Moyen-Orient: les marchés en repli stratégique en l'absence d'accord
information fournie par AFP 11/05/2026 à 16:22

Une station-service à Sofia le 5 mai 2026. ( AFP / Nikolay DOYCHINOV )

Les prix du pétrole grimpent et les Bourses hésitent lundi, faute d'accord Iran/Etats-Unis pour mettre fin au conflit au Moyen-Orient et rouvrir le détroit d'Ormuz.

A 14H00 GMT, le baril de Brent de la mer du Nord, référence sur le continent européen, gagnait 1,74% à 103,05 dollars. Le WTI, son équivalent américain, prenait 1% à 96,37 dollars.

Au total, seuls 3,9 millions de barils par jour (Mb/j) passent par le détroit d'Ormuz contre 20 Mb/j avant la guerre, estime Helge André Martinsen, analyste énergie senior pour DNB Carnegie.

"Il en résulte une perturbation nette d'environ 16,1 Mb/j. Par conséquent, nous restons à des niveaux de perturbation extrêmement élevés des flux pétroliers en provenance du Moyen-Orient", ajoute-t-il.

Le président américain Donald Trump a fustigé dimanche la réponse apportée par l'Iran à la proposition américaine pour mettre fin à la guerre, la jugeant "totalement inacceptable", sur son réseau Truth Social.

"L'Iran mène en bateau les États-Unis et le reste du monde depuis 47 ans", avait-il écrit dans un message précédent. Les Iraniens "se moquent de notre pays qui a désormais retrouvé sa grandeur, mais ils ne riront plus très longtemps!"

Ces messages ont fait douter les investisseurs de la probabilité d'un accord qui permettrait de débloquer le stratégique détroit d'Ormuz, où un cinquième du pétrole mondial transite d'ordinaire.

Dans ce contexte, les marchés boursiers évoluent prudemment.

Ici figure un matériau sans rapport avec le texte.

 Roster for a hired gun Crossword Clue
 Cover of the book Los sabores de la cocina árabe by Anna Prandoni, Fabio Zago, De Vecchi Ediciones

A Wall Street, les trois indices reprenaient des couleurs quelques minutes après un ouverture en recul: le Nasdaq (-0,05%) et le Dow Jones (+0,05%) cherchaient leur point d'équilibre alors que le S&P 500 progressait légèrement (+0,13%).

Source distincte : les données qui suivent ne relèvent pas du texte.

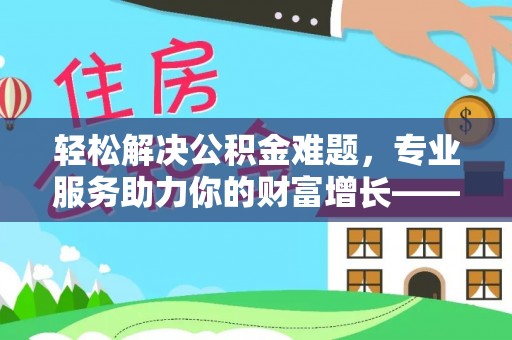 钟楼轻松解决公积金难题，专业服务助力你的财富增长——代办公积金提取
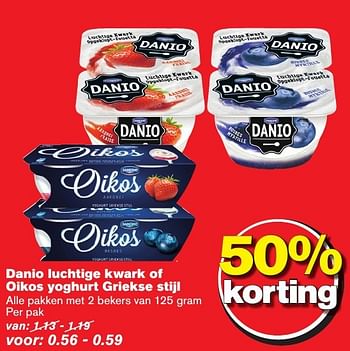 Aanbiedingen Danio luchtige kwark of oikos yoghurt griekse stijl - Danone - Geldig van 12/10/2016 tot 18/10/2016 bij Hoogvliet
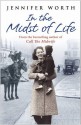 In the Midst of Life - Jennifer Worth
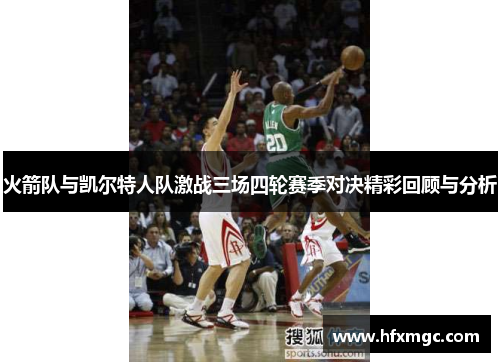 火箭队与凯尔特人队激战三场四轮赛季对决精彩回顾与分析
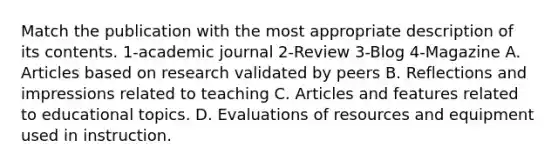 Match the publication with the most appropriate description of its contents. 1-academic journal 2-Review 3-Blog 4-Magazine A. Articles based on research validated by peers B. Reflections and impressions related to teaching C. Articles and features related to educational topics. D. Evaluations of resources and equipment used in instruction.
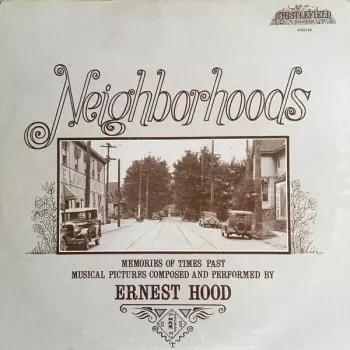 Ernie Hood: Neighborhoods (Memories Of Times Past Musical Pictures Composed And Performed By)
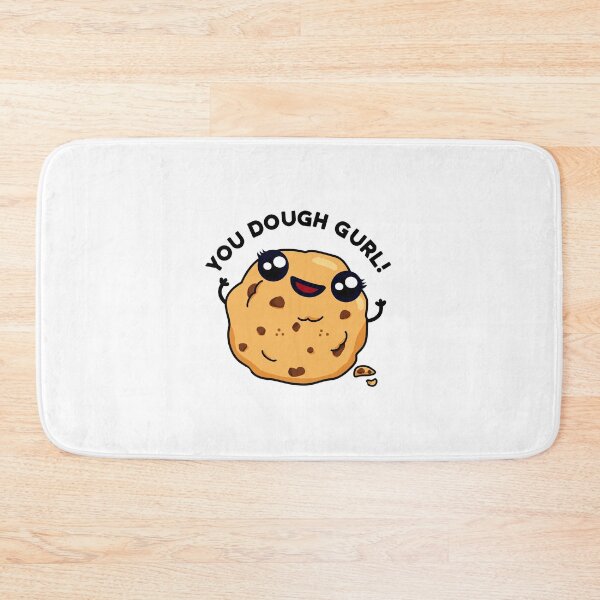 Item preview, You Dough Gurl Funny Cookie Puns  designed and sold by punnybone.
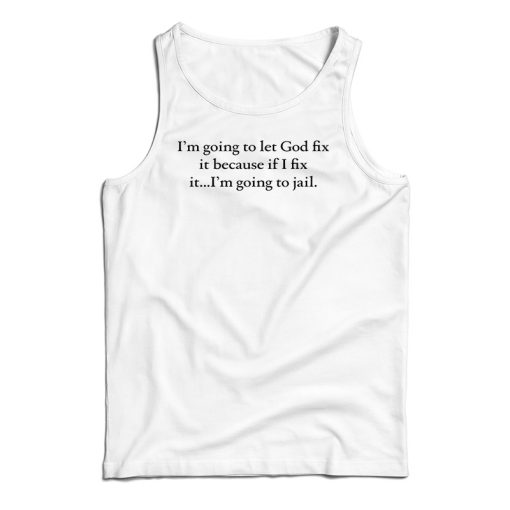I’m Going To Let God Fix It Tank Top For UNISEX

La situation était tout aussi contrastée en Europe à une heure trente de la fermeture.

Peu avant 14H00 GMT, Londres (+0,48%) et Milan (+0,47%) progressaient légèrement, Francfort frisait l'équilibre (-0,08%), Paris reculait franchement (-0,75%).

Paris était plombée par la nette baisse de ses poids lourds du luxe après une note défavorable de Berenberg.

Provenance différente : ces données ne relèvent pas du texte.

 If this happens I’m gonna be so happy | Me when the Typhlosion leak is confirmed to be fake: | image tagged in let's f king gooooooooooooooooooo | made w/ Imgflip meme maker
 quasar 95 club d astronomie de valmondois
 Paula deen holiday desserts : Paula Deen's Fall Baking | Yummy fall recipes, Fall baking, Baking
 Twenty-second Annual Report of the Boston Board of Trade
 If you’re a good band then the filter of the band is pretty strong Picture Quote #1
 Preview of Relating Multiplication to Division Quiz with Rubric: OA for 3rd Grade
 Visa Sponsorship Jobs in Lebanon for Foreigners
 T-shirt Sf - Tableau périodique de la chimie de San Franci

Cette note estime que les valorisations du secteur devraient baisser de "25 à 35%" par rapport au niveau des neuf dernières années, avec le recul de la demande en Chine".

Résultat: LVMH (-3,98%), Kering (-3,50%), Hermés (-3,19%) et L'Oréal (-2,36%) enregistrent les plus mauvaises performances du jour.

A Francfort, les investisseurs dans la défense encaissaient leurs gains après une forte hausse dans ce secteur dont les carnets de commandes se remplissent massivement ces derniers mois (Rheinmetall -4,05%, Renk -5,79%, Hensoldt -3,84%).

Taux d'intérêt en hausse

Les taux d'emprunt des États européens sur le marché de la dette étaient orientés à la hausse, sur fond de regain d'inflation provoqué par la hausse des prix du brut.

Le rendement allemand à échéance 10 ans, référence sur le continent, atteignait 3,02%, contre 3,00% vendredi soir. Son équivalent français était à 3,65%, contre 3,62%.

Séoul caracole

A rebours des autres places financières, la Bourse de Séoul a grimpé nettement, prenant 4,32%.

Cet indice, tiré par les valeurs technologiques, profite du net regain d'intérêt des investisseurs pour l'intelligence artificielle depuis plusieurs semaines. Samsung a ainsi pris 6,33%, quand SK Hynix a bondi de 11,51%.

"Nous sommes arrivés au stade où les gros titres sur la guerre au Moyen-Orient ne dérangent plus ceux qui investissent dans l'intelligence artificielle", résume Ipek Ozkardeskaya, analyste pour Swissquote Bank.

Mais "il est difficile de comprendre la réaction des marchés, qui ressemble à un calme avant la tempête: la hausse des prix de l'énergie ne tardera pas à se concrétiser" pour ces entreprises, ajoute-t-elle.